Years ago I was asked to write a book on the six best Hitchcock films and from those choose the one I considered his very best. My choice was The Birds (1963). And it is for these reasons.
Firstly, unusually in the master’s work, there is a proper meet-cute. In most of his films, the couple are either already together (Rear Window, 1954; Torn Curtain, 1966) or when they get together it is for a hidden reason, one is on the run, or being pursued by the other, and the getting together is a convenient way of reaching an ulterior goal. When Melanie (Tippi Hedren) and Mitch (Rod Taylor) meet in the pet shop it is a certainly a precursor for the future and ensures that Mitch gets in a stickier jam he would otherwise likely have avoided but in the true sense it is the traditional Hollywood boy-meets-girl.
Secondly, and now cutting more to the chase, this is where the modern action film was invented. You might think that honour rested with Dr No (1962) or any other of the Bond pictures or even as late as Bullitt (1968) with its epochal car chase. But although the Bonds are filled with derring-do and escape, there is nothing to match the scene when the birds attack the town, wave after wave, as if they were World War Two bombers. There is even the point-of-view from the air which Hitchcock also invented and has been repeated in airplane war films ever since, most famously Pearl Harbor (2001).
But the way in which full-scale disaster, with everyone rendered helpless, unfolds is a true first. People in the café can see the river of petrol and the match about to be discarded and can only observe as the river of flame reaches the petrol tanker and in a perfectly ordinary town setting – rather than a military base – there is an almighty explosion. It is terror for the sake of it. And there is no escape, no one racing to the rescue, just pure devastation,
Lastly is the ending. It is apocalyptic. In every other Hitchcock when the hero/heroine escapes from dire peril, that is the end of the matter, there is no final twist as with a film like Carrie (1976). But although the birds are now silent and the couple can pick their way through their lines, you know full well this is not the end and that the birds will soon be as inexplicably massing somewhere else.
That’s three reasons but there are many more. For a start, in other films where the hero/heroine is in danger, the peril is not relentless. And often it is the threat of danger or of being captured that provides the narrative spring. And if there is physical threat in that era it was not unrelenting. And it is with another character whom you can fight or at least attempt to outwit. Not just, later in this instance rather than sooner, realize that there is no way to defeat these marauding creatures, no way at all. So, compared to his other films, when attacks of one kind or another punctuate a film, here it is like a battery of machine-guns and not episodic but virtually non-stop for over 30 minutes.

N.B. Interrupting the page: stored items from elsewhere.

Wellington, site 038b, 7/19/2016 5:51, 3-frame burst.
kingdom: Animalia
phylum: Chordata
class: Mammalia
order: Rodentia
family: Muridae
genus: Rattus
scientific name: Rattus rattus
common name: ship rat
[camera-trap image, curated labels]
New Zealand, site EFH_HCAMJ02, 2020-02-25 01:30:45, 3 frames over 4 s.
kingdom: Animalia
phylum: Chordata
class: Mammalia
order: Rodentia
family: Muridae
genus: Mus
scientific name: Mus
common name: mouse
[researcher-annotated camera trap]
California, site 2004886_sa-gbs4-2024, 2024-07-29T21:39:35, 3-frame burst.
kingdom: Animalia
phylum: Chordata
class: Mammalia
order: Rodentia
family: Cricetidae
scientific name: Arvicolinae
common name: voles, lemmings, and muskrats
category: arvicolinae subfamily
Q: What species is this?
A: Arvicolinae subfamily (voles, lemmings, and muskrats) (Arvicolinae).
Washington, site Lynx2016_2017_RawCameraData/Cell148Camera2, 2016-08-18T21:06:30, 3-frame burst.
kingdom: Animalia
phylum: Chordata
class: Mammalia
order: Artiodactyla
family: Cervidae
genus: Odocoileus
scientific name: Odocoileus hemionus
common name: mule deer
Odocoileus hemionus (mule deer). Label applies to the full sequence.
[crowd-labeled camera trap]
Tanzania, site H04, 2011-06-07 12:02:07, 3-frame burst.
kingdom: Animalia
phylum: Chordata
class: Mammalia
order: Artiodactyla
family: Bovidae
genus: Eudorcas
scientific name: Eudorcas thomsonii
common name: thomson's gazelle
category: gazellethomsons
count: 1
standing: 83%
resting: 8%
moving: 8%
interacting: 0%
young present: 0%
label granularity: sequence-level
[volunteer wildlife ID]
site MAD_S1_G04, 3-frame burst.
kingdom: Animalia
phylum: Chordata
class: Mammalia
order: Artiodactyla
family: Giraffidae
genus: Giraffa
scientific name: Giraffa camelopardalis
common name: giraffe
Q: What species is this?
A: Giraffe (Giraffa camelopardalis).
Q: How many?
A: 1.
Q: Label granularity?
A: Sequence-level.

The storyline since it is after all a meet-cute is excessively simple. Melanie and Mitch meet, trade remarks, she leaves him what would easily be interpreted as a love token, and they link up after she is attacked by a gull. Wherever they go now, there will be no escape. Gulls attack children playing outside. The same day sparrows invade Melanie’s home. There is another attack on children. In town the gulls swarm in wholesale, wreaking the devastation mentioned above. All his is just a prelude to the final overwhelming siege. Except in modern horror pictures where a body is dispatched every ten minutes or so, there is nothing to match the unremitting attacks. It is as though Mitch and Melanie are in the front line of battle, under siege, Zulu (1964) with birds perhaps, but with no hope of salvation. Unlike Zulu, there is no sign that in raising the siege, the birds are hailing their bravery.
Unusually, too, for a Hitchcock film, there is considerable back story that informs current action. Mitch has an overbearing mother who seems to hover over his life attempting to scare off any woman who comes near. Annie has been left behind precisely because he needed to escape his mother. For her part, Melanie’s mother ran off with another man and she is a spoiled socialite with a habit of getting into trouble, possibly attention-seeking behaviour as a result of abandonment issues. Full to the brim with sophistication. Melanie is the least likely candidate for motherhood, yet her maternal feelings rush to the fore when she has to care for a terrified child.
Tippi Hedren’s career when south when she parted company with Hitchcock so we only have this and Marnie (1964) to consider her worth as a star. This is easily her best performance, shifting from icy cold to playful to romantic to maternal and of course no one has quite emoted such shock and terror. This is Rod Taylor (Dark of the Sun, 1968) coming into his stride as a leading man. He always had the charm and certainly the brawn, but rarely displayed both in the one picture. You would not have picked the Rod Taylor of Seven Seas to Calais to lead a squad of mercenaries in Dark of the Sun but he might well be first pick after this performance.
Hitchcock got so many of his effects by laying on the tension, a man or woman on the run, an innocent framed, a man displaying dubious morality (Rear Window, 1954, and Vertigo, 1958) nonetheless being presented as hero, the question in every instance being whether they will escape their fate. Here, the barrage of devilry is so intense it is almost inconceivable that anyone could get out alive. That they sneak out by the skin of their teeth, watched by their silent conquerors, for me was only the prelude to The Birds Part Two.